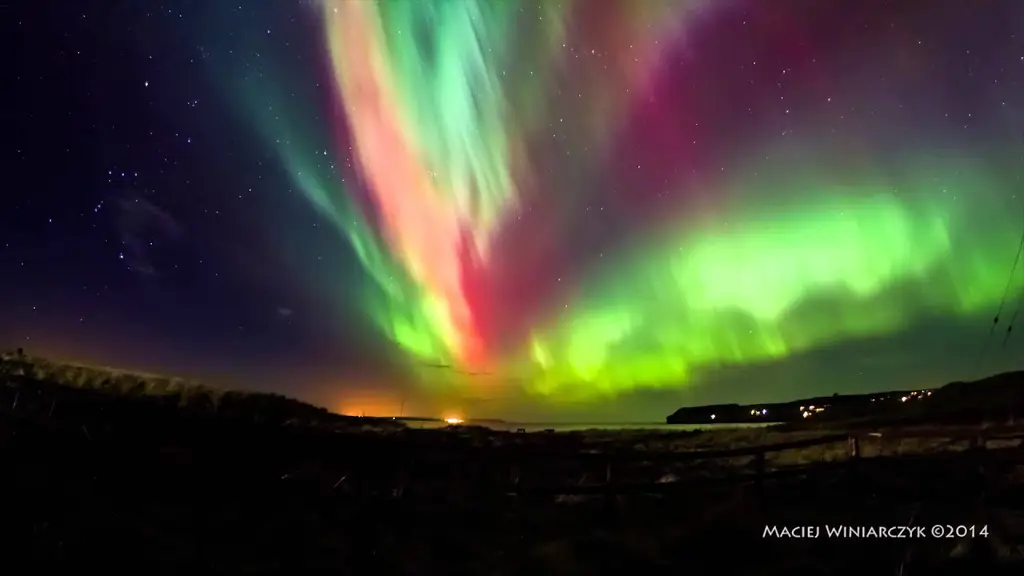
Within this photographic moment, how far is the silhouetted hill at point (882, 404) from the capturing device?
86.8 meters

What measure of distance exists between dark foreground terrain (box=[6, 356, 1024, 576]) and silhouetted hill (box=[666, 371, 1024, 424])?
72.4 m

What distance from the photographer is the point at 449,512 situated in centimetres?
1439

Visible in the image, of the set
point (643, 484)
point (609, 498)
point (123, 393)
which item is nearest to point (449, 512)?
point (609, 498)

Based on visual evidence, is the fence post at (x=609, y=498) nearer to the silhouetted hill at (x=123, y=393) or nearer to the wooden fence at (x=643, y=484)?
the wooden fence at (x=643, y=484)

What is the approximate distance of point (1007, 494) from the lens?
14.2 m

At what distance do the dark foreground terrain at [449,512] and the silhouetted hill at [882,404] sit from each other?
238 ft

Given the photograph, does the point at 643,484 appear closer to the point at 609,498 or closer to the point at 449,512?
the point at 609,498

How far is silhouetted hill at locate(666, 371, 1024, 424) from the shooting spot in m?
86.8

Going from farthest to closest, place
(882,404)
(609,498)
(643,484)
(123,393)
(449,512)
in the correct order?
1. (882,404)
2. (123,393)
3. (449,512)
4. (609,498)
5. (643,484)

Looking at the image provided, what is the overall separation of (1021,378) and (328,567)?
12510cm

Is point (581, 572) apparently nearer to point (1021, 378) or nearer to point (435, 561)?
point (435, 561)

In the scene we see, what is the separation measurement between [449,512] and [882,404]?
4264 inches

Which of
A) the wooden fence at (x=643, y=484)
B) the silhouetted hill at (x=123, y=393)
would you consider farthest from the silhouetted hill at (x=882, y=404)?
━━━
● **Exercise objective**
Please write out every line of the data above as a JSON list of strings, one string per line, skipping blank lines and leaving out the pictures.

● **Full response**
[
  "Within this photographic moment, how far is the silhouetted hill at point (882, 404) from the capturing device?",
  "86.8 meters",
  "What measure of distance exists between dark foreground terrain (box=[6, 356, 1024, 576]) and silhouetted hill (box=[666, 371, 1024, 424])?",
  "72.4 m",
  "What distance from the photographer is the point at 449,512 situated in centimetres?",
  "1439",
  "Visible in the image, of the set",
  "point (643, 484)",
  "point (609, 498)",
  "point (123, 393)",
  "which item is nearest to point (449, 512)?",
  "point (609, 498)",
  "Based on visual evidence, is the fence post at (x=609, y=498) nearer to the silhouetted hill at (x=123, y=393) or nearer to the wooden fence at (x=643, y=484)?",
  "the wooden fence at (x=643, y=484)",
  "What is the approximate distance of point (1007, 494) from the lens?",
  "14.2 m",
  "At what distance do the dark foreground terrain at [449,512] and the silhouetted hill at [882,404] sit from each other?",
  "238 ft",
  "Given the photograph, does the point at 643,484 appear closer to the point at 609,498 or closer to the point at 449,512?",
  "the point at 609,498",
  "How far is silhouetted hill at locate(666, 371, 1024, 424) from the shooting spot in m?",
  "86.8",
  "Going from farthest to closest, place",
  "(882,404)",
  "(609,498)",
  "(643,484)",
  "(123,393)",
  "(449,512)",
  "in the correct order?",
  "1. (882,404)",
  "2. (123,393)",
  "3. (449,512)",
  "4. (609,498)",
  "5. (643,484)",
  "Looking at the image provided, what is the overall separation of (1021,378) and (328,567)?",
  "12510cm",
  "Is point (581, 572) apparently nearer to point (1021, 378) or nearer to point (435, 561)?",
  "point (435, 561)",
  "In the scene we see, what is the separation measurement between [449,512] and [882,404]?",
  "4264 inches",
  "Which of",
  "A) the wooden fence at (x=643, y=484)",
  "B) the silhouetted hill at (x=123, y=393)",
  "would you consider farthest from the silhouetted hill at (x=882, y=404)?"
]